There were 13,797 housing units at an average density of 1,761.62 per square mile (680.16/km2), of which 2.9% were vacant. The population density was 5,053.24 inhabitants per square mile (1,950.98/km2). The homeowner vacancy rate was 1.1% and the rental vacancy rate was 5.2%.

===Income and poverty===
The median income for a household in the village was $88,917, and the median income for a family was $97,537. Males had a median income of $43,367 versus $33,410 for females. The per capita income for the village was $31,692. About 4.3% of families and 6.8% of the population were below the poverty line, including 6.9% of those under age 18 and 4.3% of those age 65 or over.

===Religion===
Streamwood is home to a diverse variety of places of worship across various religious denomination, including, but not limited to :
- Faith Missionary Baptist Church
- Immanuel United Church of Christ
- Grace Bible Church
- Grace Lutheran Church
- Mercy Community Church
- New Hope Community
- St. John the Evangelist Catholic Church
- The Church in Streamwood
- Truelight Lutheran Church
- Christ Community Church
- Baitul Ilm
- Shree Swaminarayan Gadi Temple Midwest Chicago
- Madhav Kendra (Temporarily Closed)
- Awana - Headquarters of the international evangelical Christian nonprofit organization in child and youth discipleship.

==Education==
The village is primarily served by a unified school district, Elgin Area School District U46, the second largest school district in Illinois. U-46 provides educational services to nearly 40,000 students in area of approximately 90 sqmi in Cook, DuPage and Kane Counties. A small subdivision east of Barrington Road is served by School District 54 (Kindergarten through Junior High) and Township District 211 (High school.) The village is also served by and falls entirely within the boundaries of the Elgin Community College District.
- District U-46
- Township District 211
- District 54
- Elgin Community College District 509 (known commonly as ECC)

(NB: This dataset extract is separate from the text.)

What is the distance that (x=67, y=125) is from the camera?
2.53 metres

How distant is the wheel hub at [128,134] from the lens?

The village is also one of the locations of Northwest Academy, a private therapeutic day school serving special education students from school districts within a 50 mi radius.

==Transportation==
The Bartlett station provides Metra commuter rail service along the Milwaukee District West Line in nearby Bartlett. Trains travel east to Chicago Union Station, and west to Big Timber Road station.

Pace provides bus service on Route 554 directly connecting Streamwood to Schaumburg and other destinations.

==Streamwood Stride==
The Streamwood Stride is an endurance race. It is held in Streamwood on the second weekend of June. The 2010 Streamwood Stride was its 12th race, and included the 5k run/walk, the 10k run, kiddie races of 50m and 100m, the double derby (which is Streamwood Stride teamed up with Bartlett Blossom Run), and the 1 mi fun run.